Listed records
»»

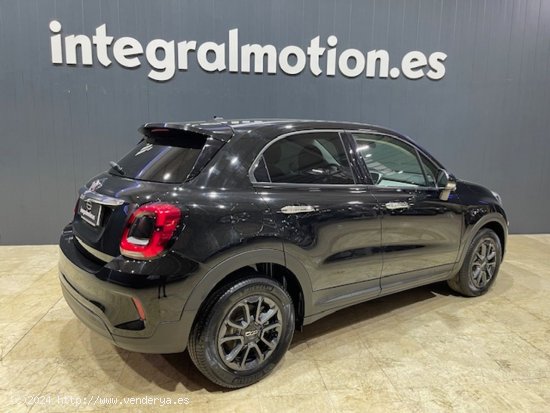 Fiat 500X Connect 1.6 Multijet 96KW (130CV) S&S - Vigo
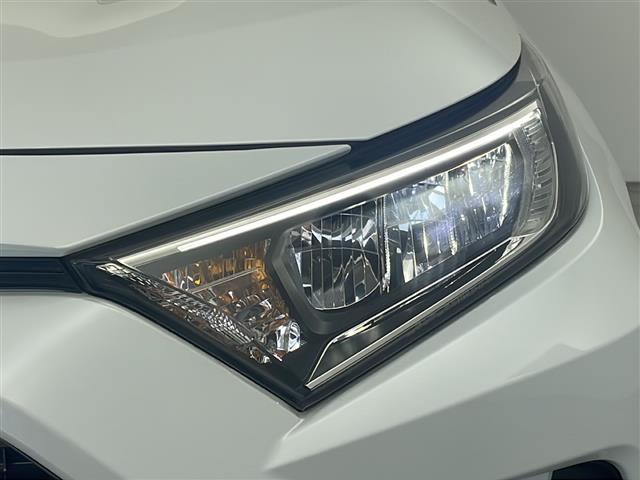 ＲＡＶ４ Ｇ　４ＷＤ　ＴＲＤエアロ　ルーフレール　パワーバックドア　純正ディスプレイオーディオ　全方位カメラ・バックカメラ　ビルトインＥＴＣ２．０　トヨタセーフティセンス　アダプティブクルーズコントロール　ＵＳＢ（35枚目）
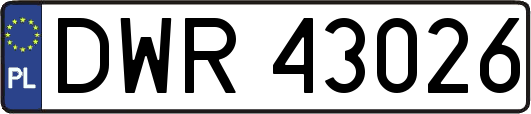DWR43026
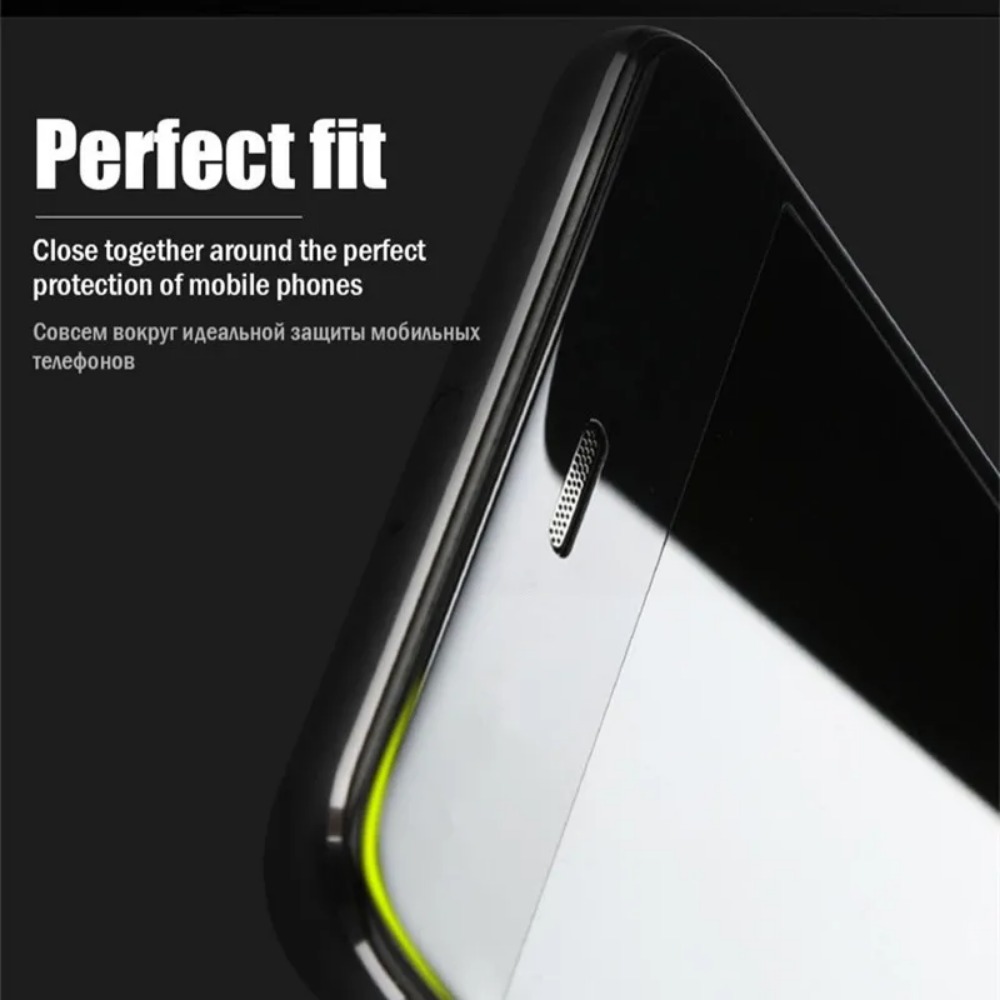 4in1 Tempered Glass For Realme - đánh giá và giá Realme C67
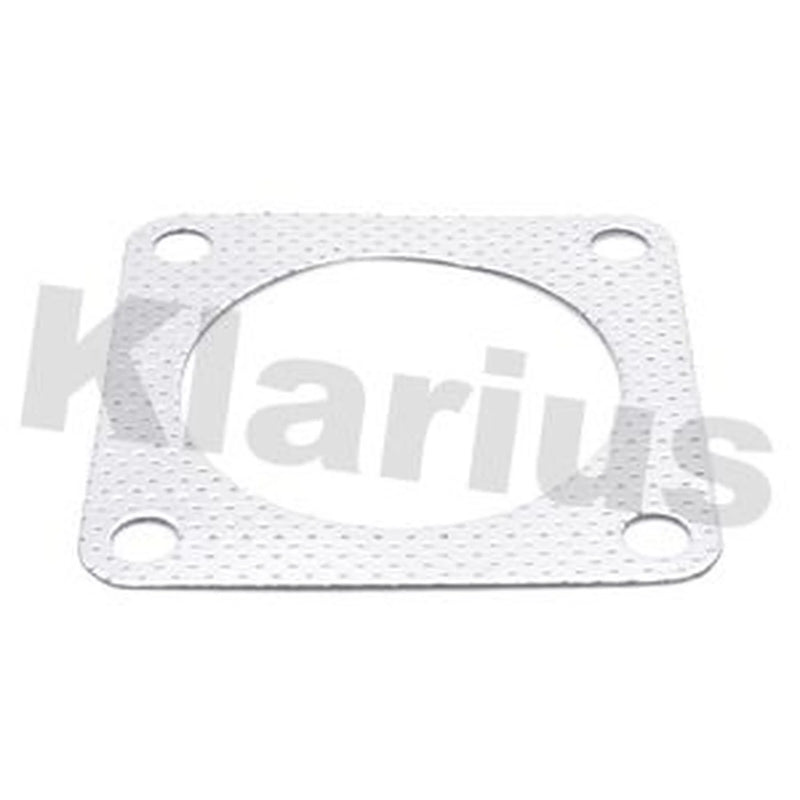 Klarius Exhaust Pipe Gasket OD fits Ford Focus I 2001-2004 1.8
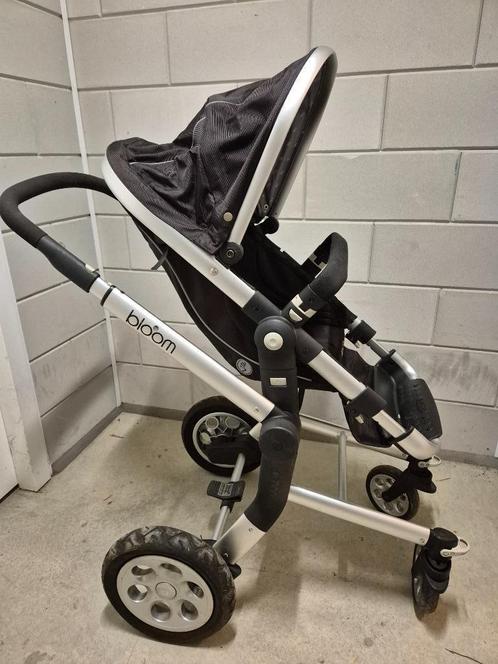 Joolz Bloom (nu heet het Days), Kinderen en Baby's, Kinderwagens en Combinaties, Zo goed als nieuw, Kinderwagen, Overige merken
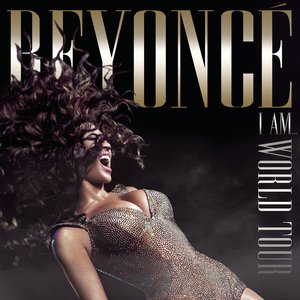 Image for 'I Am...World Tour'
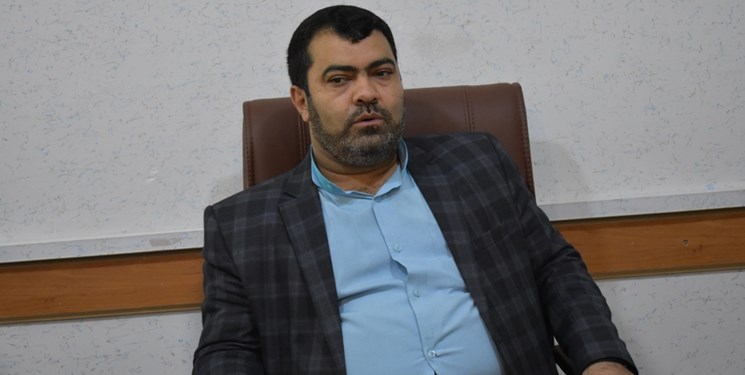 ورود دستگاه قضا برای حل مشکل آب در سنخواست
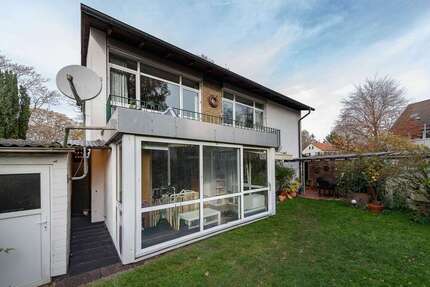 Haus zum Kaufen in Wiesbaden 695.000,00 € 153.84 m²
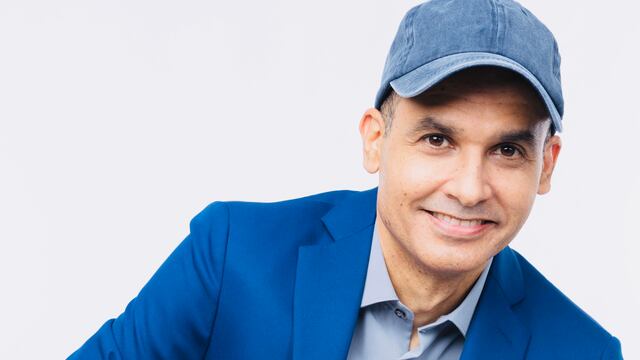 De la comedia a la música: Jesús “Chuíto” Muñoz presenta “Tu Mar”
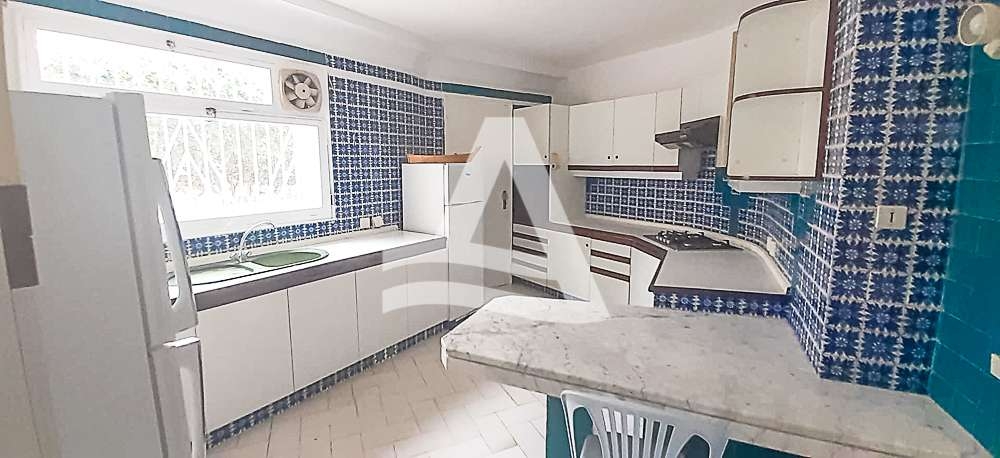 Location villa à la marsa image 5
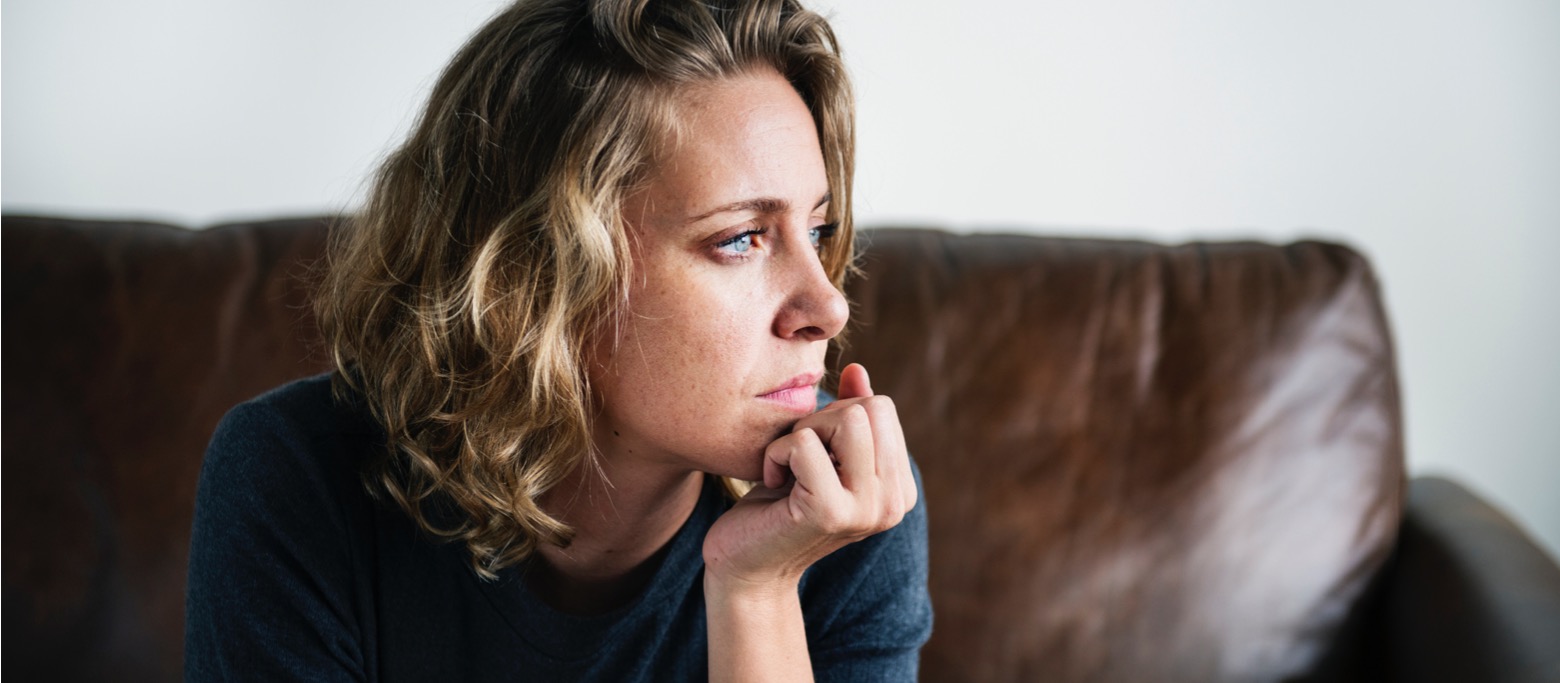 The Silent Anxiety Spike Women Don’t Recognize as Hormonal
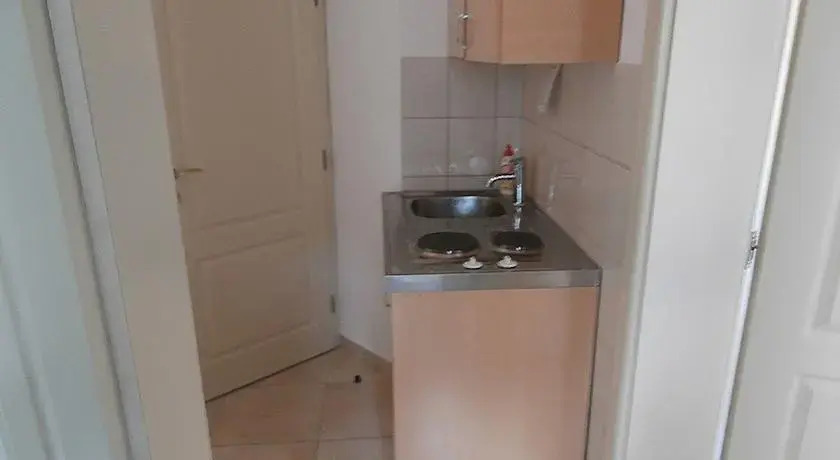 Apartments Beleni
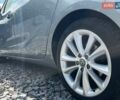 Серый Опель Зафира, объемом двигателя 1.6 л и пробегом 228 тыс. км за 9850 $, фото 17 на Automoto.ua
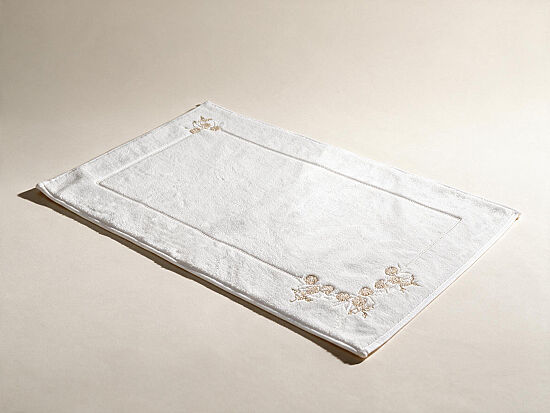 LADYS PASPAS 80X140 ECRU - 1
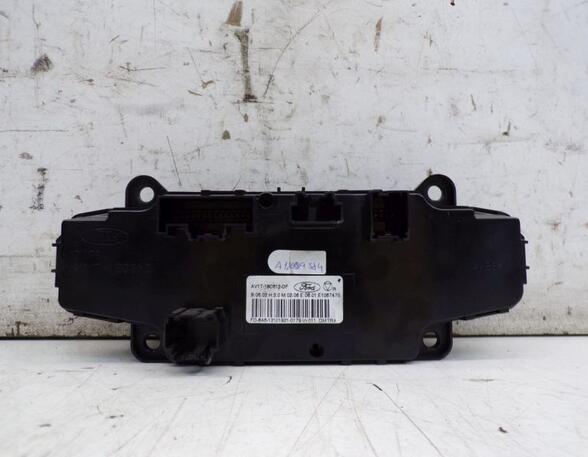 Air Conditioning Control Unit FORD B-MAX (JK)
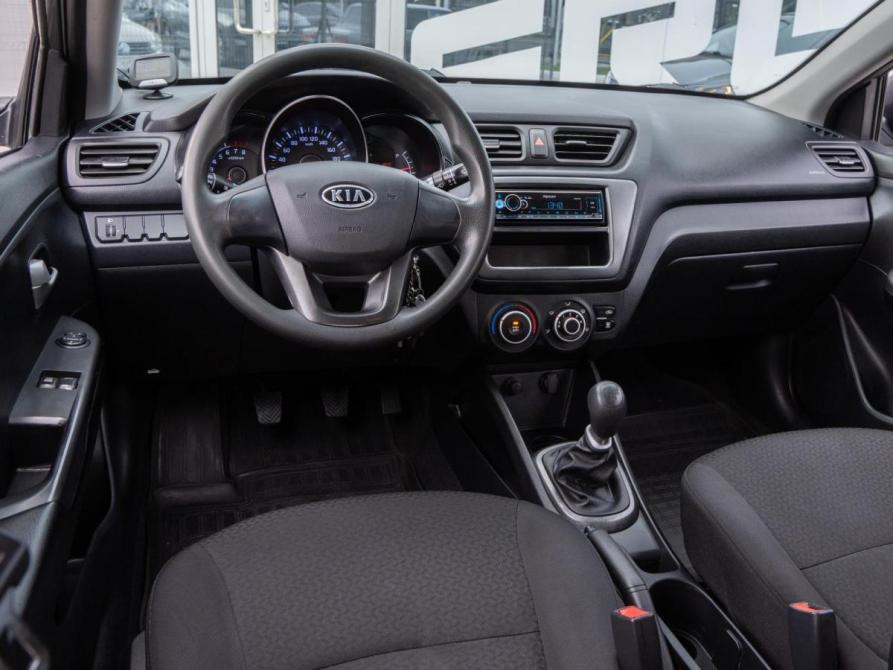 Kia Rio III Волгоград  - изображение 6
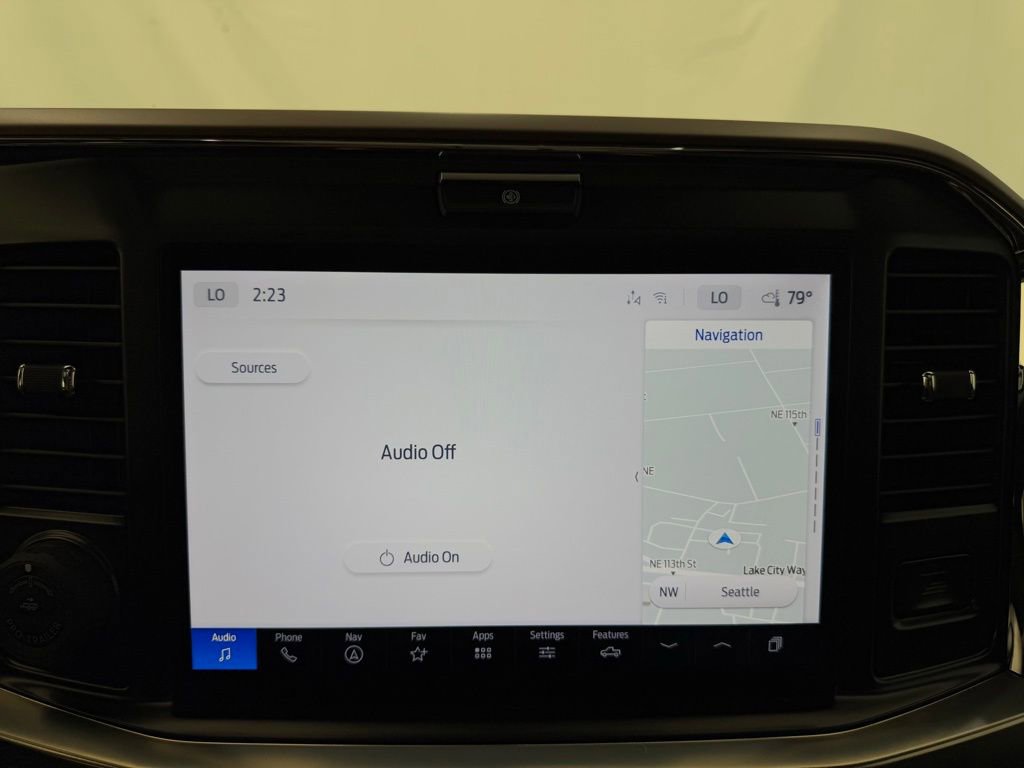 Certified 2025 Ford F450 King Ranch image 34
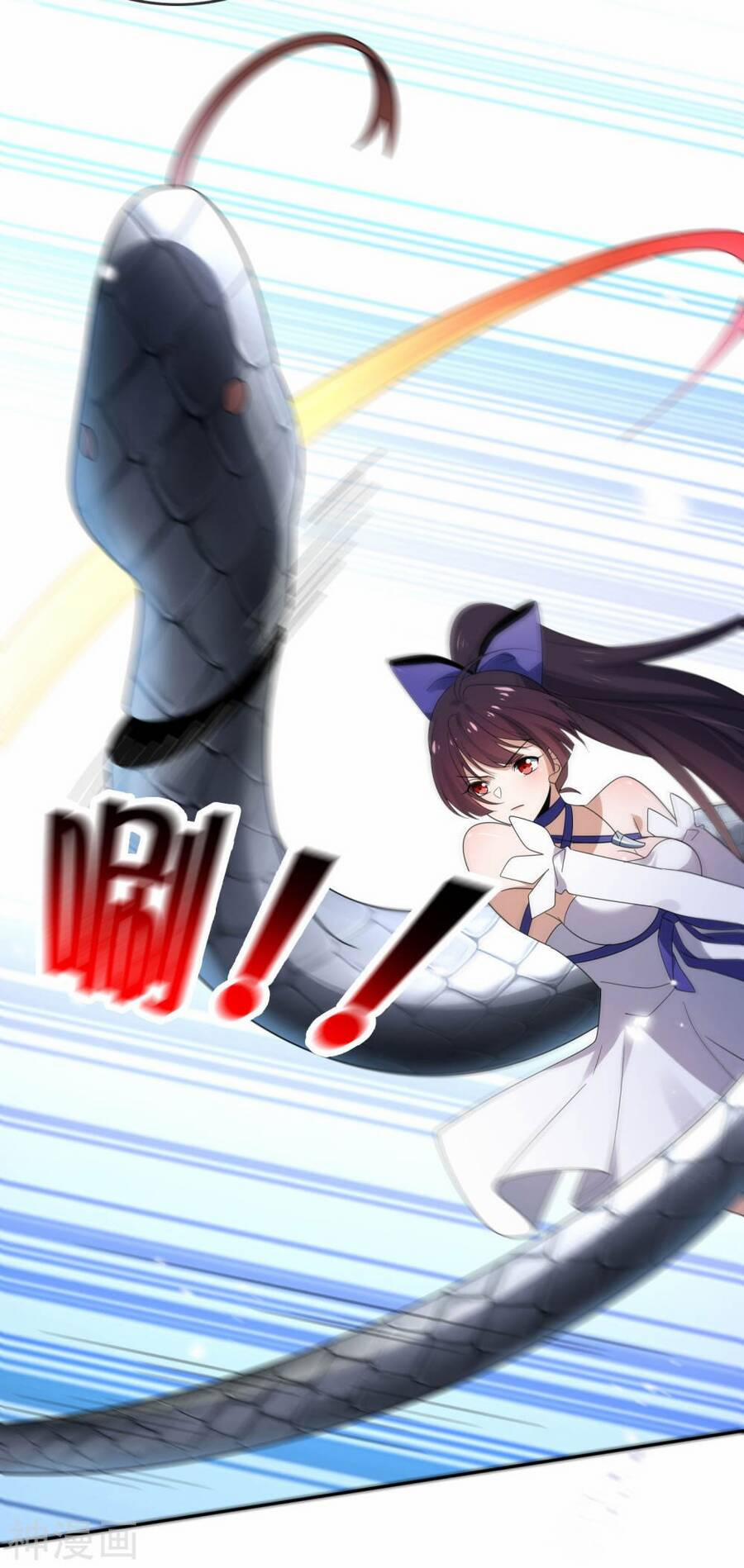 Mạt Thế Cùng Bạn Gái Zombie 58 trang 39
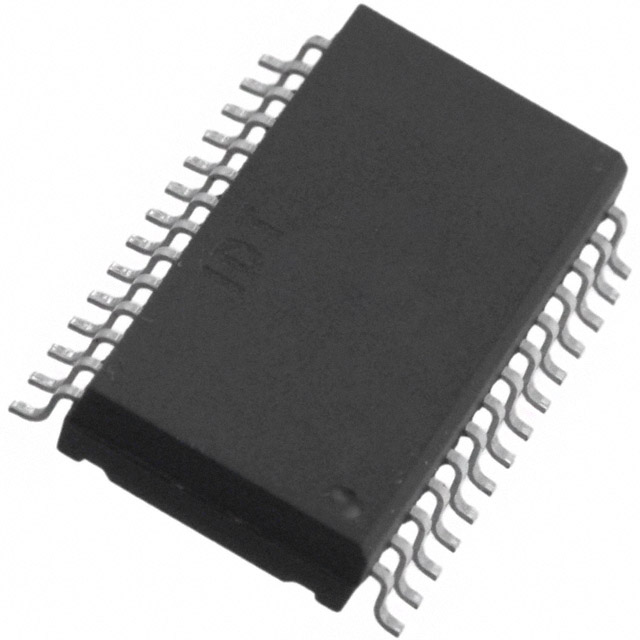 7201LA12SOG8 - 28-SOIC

««

Problem to work on
Look above for the line containing "Apartments Beleni" and the line containing "Certified 2025 Ford F450 King Ranch image 34", then reproduce both and everything between them exactly, pictures omitted.

Task answer
 Apartments Beleni
 Серый Опель Зафира, объемом двигателя 1.6 л и пробегом 228 тыс. км за 9850 $, фото 17 на Automoto.ua
 LADYS PASPAS 80X140 ECRU - 1
 Air Conditioning Control Unit FORD B-MAX (JK)
 Kia Rio III Волгоград  - изображение 6
 Certified 2025 Ford F450 King Ranch image 34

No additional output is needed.